■ WORK REQUIRED
Nothing but the lines from the one with "Young business woman" through the end of the material should be retyped, word for word and without pictures.

■ AVAILABLE DATA
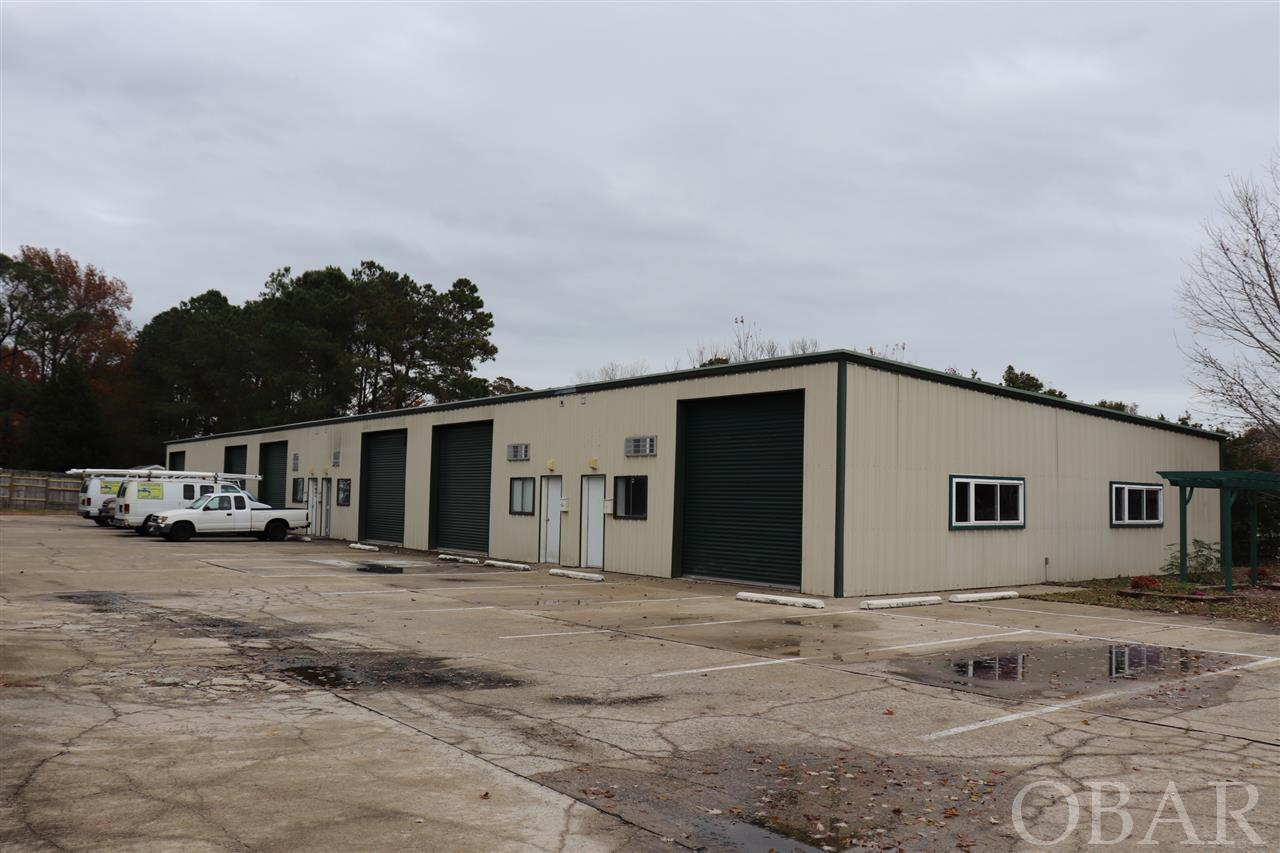 Six 1400 sq. ft. warehouse/office units for a total of 8400 sq ft. Concrete flooring, metal building, plumbing, 200 amp electrical with 220 available. 12-ft roll-up doors and up to 14 ft ceilings. Each unit metered separately. Great opportunity for owner/occupier or investor. Convenient location near Kilmarlic on Hwy 158. Two units currently on a month-to-month lease.  Owner financing available at a very favorable rate.  1 Mile from Water park and 4 miles from Wright Memorial Bridge to Kitty Hawk.  Current owner wishes to sell as one building, potential for new owner to condo building and sell units separately if desired.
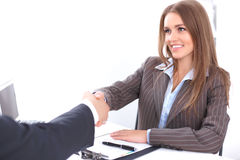 Young business woman handshaking sitting at the desk on office background, copy space area at the left upper corner Stock Image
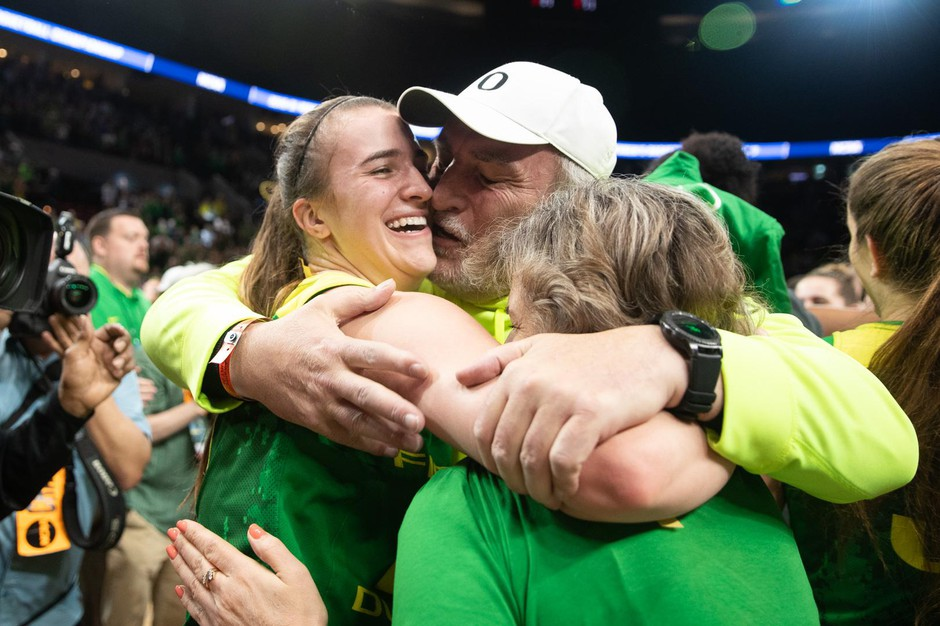 Oregon star Sabrina Ionescu hugs her parents after leading the Ducks to their first women's Elite Eight victory in program history Sunday, March 31, 2019.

■ THE ANSWER
 Young business woman handshaking sitting at the desk on office background, copy space area at the left upper corner Stock Image
 Oregon star Sabrina Ionescu hugs her parents after leading the Ducks to their first women's Elite Eight victory in program history Sunday, March 31, 2019.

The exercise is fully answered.